Models’ hyperparameters optimization

Before training the models, their hyperparameters have to be selected, i.e., the models have to be tuned. The selected options for the hyperparameters, which have been chosen based on other works using these models, are the following:

  • Number of units (all models): \(128\), \(256\) and \(512\).
  • Number of filters (CNN and CNN-LSTM): \(32\), \(64\) and \(128\).
  • LSTM cells (LSTM and CNN-LSTM): \(32\), \(64\), \(128\).

Other hyperparamters (e.g., learning rate, filter sizes, number of layers) were selected based on previous experience.

The best hyperparameters were obtained using the Grid Search technique, where every possible combination of hyperparameters is evaluated. The process was configured to train and evaluate each combination five times using the Adam optimizer during \(50\) epochs with a batch size of \(64\) windows. To reduce the computational cost of the optimization, the process was carried out in two phases: 1) optimization of layers and learning hyperparameters and 2) optimization of the number of layers. Table 2 shows the best combination of hyperparameters per model and dataset.

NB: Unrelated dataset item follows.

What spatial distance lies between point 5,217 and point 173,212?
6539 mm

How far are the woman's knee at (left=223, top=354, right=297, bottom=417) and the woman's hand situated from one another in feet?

Table 2: Best combination of parameters for each model and dataset.
Value
Model Hyperparameter
Loading... (need help?)
Note

The script employed to execute this process is 02_hyperparameter-optimization.py.

Code
"""Hyperparameters Grid Search script.

Performs an hyperparameter Grid Search on the specified model. The selected hyperparameters for the search
can be found in `tuning_configuration.py`.

**Example**:

    $ python 02_hyperparameter-optimization.py 
        --data_dir <PATH_OF_DATA> 
        --model <MLP,CNN,LSTM,CNN-LSTM>
        --phase <initial,extra-layers>
        --batch_size <BATCH_SIZE>
        --epochs <EPOCHS>
        --executions <EXECUTIONS>
"""


import argparse
import os

import sys
sys.path.append("../../..")

from libs.chapter3.pipeline.data_reshapers import get_reshaper
from libs.chapter3.pipeline.hyperparameters_tuning import get_model_builder, create_tuner, tune, get_tuning_summary
from libs.chapter3.pipeline.tuning_configuration import get_tuning_configuration
from libs.common.data_loading import load_data
from libs.common.data_grouping import merge_subjects_datasets
from libs.common.utils import save_json, set_seed


TUNING_DIR = 'GRID_SEARCH_{0}'
TUNING_SUMMARY_FILE = 'summary.json'

ACTIVITIES = {"SEATED": 0, "STANDING_UP": 1, "WALKING": 2, "TURNING": 3, "SITTING_DOWN": 4}

BATCH_SIZE = 64
EPOCHS = 50
N_EXECUTIONS = 5


def tune_model(data, model_type, batch_size, epochs, n_executions, phase):
    set_seed()
    model_builder = get_model_builder(model_type)
    reshaper = get_reshaper(model_type)
    optimizing_layers = phase == 'extra-layers' 

    for source, (x, y) in data.items():
        x, y = merge_subjects_datasets(x, y, list(x.keys()))
        if reshaper is not None:
            x = reshaper(x)
        
        features_dimension = x.shape[-1] if model_type in ['lstm', 'cnn-lstm'] else x.shape[1]
        tuning_configuration = get_tuning_configuration(model_type, source if optimizing_layers else None)
        tuning_configuration['features_dimension'] = features_dimension
        tuning_project = f'{model_type}_{source}{"_layers" if optimizing_layers else ""}'
        print(f'Tuning {model_type} model with {source} data')
        tuner = create_tuner(
            model_builder, 
            n_executions, 
            tuning_configuration, 
            TUNING_DIR.format(phase), 
            tuning_project
        )

        tuner = tune(tuner, x, y, epochs, batch_size)
        save_tuning_summary(tuner, os.path.join(TUNING_DIR, tuning_project))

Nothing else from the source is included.